I am streaming data into three BigQuery tables from Cloud DataFlow sinks, but am seeing very slow query results on one of the target tables - a "small" one, about 1.5 million rows. If I stop the DataFlow streaming job and come back to the table some time later, the same query runs quickly. Here's the query in Standard SQL Dialect:
SELECT appname, start_time_to_minute, SUM(sum_client_bytes + sum_server_bytes) as `sum`
FROM `myproject.myset`.`mysmalltable`
GROUP BY 1, 2
- appname:STRING
- start_time_to_minute:TIMESTAMP
- sum_client_bytes:INTEGER
- sum_server_bytes:INTEGER
Job ID: bquijob_568af346_15c82f9e5ec - it takes 12s.
This table is growing by about 2000 rows per minute, via streaming. Another target table in the same project grows much more quickly via streaming,
maybe 200,000 rows per minute. If I run the query above on mysmalltable
while streaming, it can take close to a minute. We experienced query times of several minutes on similar queries.
Job ID: bquijob_7b4ea8a1_15c830b7f12, it takes 42.8s
If I add a filter, things get worse e.g.
──────────
Objective 1: In the BigQuery streaming post, how many rows per minute does the small table gain through streaming?
Objective 2: Which field names, with their types, does the BigQuery streaming post give for the small table?
Objective 3: Rewrite the BigQuery streaming post starting at "This table is" and ending at "on similar queries.", swapping "much more quickly" for "much faster".

Information provided:
──────────
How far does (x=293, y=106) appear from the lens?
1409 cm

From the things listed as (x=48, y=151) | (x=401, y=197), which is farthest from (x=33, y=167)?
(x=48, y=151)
──────────
Worked answer 1: About 2000 rows per minute.

Worked answer 2:
- appname: STRING
- start_time_to_minute: TIMESTAMP
- sum_client_bytes: INTEGER
- sum_server_bytes: INTEGER

Worked answer 3:
This table is growing by about 2000 rows per minute, via streaming. Another target table in the same project grows much faster via streaming,
maybe 200,000 rows per minute. If I run the query above on mysmalltable
while streaming, it can take close to a minute. We experienced query times of several minutes on similar queries.